C.P. told a therapist, who documented “her state of crisis and the interaction with a member of Life West’s staff who crossed physical boundaries,” leaving C.P. worried that Stewart would take advantage of her.
Students said Stewart had a propensity for bringing up his open marriage and using chiropractic sessions as an excuse for sexually intimate massage. And when the alleged victims responded unfavorably, they said, Stewart would spread rumors about them or hold their grades hostage.
‘I will always protect you’
When Stewart favorably falsified a grade for a woman called M.S., he made an unsettling promise: “I will always protect you as long as you always protect me,” she says in the suit.
“M.S. found the comment strange because she could not think of what he would need protection from, but she also felt that she owed him because he had changed her grade, despite her failing his class,” the lawsuit states.
It didn’t take long for the 21-year-old student to realize what Stewart would need protection from, she later told her attorneys. On a class trip to Denver for a chiropractic conference, M.S. stayed out drinking at Stewart’s behest.
“Later that night, M.S. texted [Stewart] because she wanted to order a ride back to the hotel but was worried that her hotel roommate would not let her in,” the lawsuit reads. “[Stewart] told her to come back to his hotel room and that he would order anything she wanted from IHOP and have it there for her when she arrived. Hungry and short on funds, M.S. gratefully accepted the offer.”
After the young woman ate the food, Stewart allegedly hugged and kissed her, and reassured her that they were just friends.
Stewart then “climbed on top of M.S. and began to talk about his sexual superpowers, including being able to hold off on ejaculating until his partner had as many orgasms as they could handle,” the lawsuit states. “He told M.S. that if she wanted to have sex with him, he would.”
She says she said no.
“Undeterred, [Stewart] exposed his penis and began to push it into M.S.’s vagina through her underwear,” according to the complaint. “M.S. moved her body and reiterated that she did not want to have sex.”
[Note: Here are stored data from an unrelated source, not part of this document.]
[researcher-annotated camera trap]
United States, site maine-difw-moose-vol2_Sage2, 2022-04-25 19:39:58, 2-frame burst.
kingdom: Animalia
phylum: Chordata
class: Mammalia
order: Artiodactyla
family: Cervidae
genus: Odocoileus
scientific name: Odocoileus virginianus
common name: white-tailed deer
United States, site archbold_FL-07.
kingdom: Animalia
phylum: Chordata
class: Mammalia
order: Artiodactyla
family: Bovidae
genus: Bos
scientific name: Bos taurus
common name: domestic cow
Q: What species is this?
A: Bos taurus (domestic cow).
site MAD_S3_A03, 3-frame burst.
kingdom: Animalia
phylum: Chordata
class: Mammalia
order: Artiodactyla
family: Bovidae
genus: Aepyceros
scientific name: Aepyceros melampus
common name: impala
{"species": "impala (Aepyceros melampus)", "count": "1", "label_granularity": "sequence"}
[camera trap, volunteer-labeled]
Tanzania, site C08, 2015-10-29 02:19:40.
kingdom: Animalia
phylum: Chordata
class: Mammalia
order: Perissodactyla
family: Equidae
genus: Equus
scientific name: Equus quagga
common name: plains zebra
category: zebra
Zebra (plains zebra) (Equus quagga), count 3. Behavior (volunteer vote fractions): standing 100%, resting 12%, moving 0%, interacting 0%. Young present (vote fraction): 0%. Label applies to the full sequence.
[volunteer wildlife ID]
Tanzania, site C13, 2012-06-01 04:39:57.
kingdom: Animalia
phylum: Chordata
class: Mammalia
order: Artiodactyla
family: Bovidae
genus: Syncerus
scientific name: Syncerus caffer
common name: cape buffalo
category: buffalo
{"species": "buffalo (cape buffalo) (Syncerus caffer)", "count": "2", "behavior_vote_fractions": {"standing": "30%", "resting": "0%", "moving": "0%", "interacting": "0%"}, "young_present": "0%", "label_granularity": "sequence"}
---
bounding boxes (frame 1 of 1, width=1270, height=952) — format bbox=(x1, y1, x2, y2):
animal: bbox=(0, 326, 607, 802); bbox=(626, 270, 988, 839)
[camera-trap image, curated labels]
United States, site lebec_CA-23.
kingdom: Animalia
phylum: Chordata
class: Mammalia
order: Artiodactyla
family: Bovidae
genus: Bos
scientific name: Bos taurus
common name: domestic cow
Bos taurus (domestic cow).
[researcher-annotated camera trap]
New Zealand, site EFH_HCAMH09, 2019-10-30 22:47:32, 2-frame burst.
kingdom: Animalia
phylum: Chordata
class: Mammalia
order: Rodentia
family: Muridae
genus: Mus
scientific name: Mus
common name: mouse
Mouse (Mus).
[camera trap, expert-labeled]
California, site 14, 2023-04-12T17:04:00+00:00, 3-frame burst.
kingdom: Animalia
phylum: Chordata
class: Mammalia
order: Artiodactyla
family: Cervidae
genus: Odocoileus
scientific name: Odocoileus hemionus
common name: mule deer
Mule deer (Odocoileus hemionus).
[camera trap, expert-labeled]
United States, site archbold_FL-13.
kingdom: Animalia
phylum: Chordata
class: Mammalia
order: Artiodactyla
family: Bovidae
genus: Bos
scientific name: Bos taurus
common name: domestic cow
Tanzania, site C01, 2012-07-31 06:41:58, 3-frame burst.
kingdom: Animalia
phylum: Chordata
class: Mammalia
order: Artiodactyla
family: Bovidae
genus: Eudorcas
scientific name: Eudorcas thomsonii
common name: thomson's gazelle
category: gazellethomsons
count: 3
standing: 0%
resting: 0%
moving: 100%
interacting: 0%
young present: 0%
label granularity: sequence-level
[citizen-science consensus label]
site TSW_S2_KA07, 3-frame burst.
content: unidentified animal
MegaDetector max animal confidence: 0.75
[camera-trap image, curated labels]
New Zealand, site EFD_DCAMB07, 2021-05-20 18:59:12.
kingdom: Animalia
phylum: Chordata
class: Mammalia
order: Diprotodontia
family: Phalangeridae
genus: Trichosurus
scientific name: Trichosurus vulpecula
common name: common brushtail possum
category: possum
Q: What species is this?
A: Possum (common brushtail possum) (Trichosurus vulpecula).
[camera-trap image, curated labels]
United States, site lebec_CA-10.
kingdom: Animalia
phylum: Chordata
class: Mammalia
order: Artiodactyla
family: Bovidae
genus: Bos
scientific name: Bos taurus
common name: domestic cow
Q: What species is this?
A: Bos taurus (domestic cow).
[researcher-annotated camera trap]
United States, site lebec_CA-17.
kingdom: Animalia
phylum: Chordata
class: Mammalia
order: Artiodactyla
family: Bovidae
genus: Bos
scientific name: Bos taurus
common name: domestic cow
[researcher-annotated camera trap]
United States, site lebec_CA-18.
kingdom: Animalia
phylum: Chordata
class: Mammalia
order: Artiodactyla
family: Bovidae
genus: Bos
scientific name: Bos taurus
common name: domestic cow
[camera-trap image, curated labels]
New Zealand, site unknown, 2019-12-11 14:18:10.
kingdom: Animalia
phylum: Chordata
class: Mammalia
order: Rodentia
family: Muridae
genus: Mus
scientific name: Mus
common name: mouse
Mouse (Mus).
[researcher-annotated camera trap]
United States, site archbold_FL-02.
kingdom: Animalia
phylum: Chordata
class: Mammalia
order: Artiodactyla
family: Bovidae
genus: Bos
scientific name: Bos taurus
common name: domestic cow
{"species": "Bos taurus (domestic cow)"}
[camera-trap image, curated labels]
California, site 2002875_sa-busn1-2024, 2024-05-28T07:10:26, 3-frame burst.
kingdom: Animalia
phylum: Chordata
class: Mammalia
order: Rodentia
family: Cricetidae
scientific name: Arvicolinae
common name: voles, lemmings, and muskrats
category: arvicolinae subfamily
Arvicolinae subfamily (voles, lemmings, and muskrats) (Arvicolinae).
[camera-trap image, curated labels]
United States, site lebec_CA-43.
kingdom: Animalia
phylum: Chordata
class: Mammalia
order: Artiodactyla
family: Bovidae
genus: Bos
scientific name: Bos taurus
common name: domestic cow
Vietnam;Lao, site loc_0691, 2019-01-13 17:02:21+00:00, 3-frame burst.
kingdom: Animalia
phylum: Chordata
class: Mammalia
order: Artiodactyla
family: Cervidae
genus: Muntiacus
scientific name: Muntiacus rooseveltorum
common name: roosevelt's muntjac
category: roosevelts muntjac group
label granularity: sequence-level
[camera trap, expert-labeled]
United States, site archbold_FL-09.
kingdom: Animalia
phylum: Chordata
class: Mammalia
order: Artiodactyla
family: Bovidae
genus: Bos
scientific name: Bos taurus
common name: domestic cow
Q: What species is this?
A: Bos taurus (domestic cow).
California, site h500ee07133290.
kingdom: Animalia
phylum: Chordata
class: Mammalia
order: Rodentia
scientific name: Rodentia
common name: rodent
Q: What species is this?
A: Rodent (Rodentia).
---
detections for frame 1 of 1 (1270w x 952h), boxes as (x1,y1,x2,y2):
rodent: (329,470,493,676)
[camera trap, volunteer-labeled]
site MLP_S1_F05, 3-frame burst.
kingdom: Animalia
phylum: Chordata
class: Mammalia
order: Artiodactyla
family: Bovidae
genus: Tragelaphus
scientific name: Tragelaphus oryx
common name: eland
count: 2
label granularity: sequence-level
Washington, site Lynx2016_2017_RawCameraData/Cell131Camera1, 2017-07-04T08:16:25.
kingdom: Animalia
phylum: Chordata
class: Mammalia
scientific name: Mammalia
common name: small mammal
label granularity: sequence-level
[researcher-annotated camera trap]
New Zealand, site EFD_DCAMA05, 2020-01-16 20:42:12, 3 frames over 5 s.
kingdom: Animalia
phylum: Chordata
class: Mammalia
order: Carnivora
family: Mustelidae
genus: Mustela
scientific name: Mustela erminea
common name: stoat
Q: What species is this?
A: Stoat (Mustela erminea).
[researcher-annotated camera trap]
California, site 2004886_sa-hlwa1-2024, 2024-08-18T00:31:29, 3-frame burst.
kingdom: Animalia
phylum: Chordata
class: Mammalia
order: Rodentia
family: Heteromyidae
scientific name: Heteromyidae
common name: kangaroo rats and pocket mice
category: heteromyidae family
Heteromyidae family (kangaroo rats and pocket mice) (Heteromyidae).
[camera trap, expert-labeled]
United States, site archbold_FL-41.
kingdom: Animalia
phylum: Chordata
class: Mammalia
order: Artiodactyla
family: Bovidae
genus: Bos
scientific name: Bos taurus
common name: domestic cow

She slept, and when she woke, she left the room, the suit says. In the days to follow, she avoided eye contact, according to the complaint; she felt ashamed, and tried to avoid Stewart at all costs.
Attorneys for the plaintiffs say the school’s alleged inaction violates its obligations under Title IX, a federal law that bans sexual discrimination at educational institutions, and the Clery Act, which requires colleges to publicly disclose information about crimes on campus.
Life West has 30 days to file an answer to the complaint.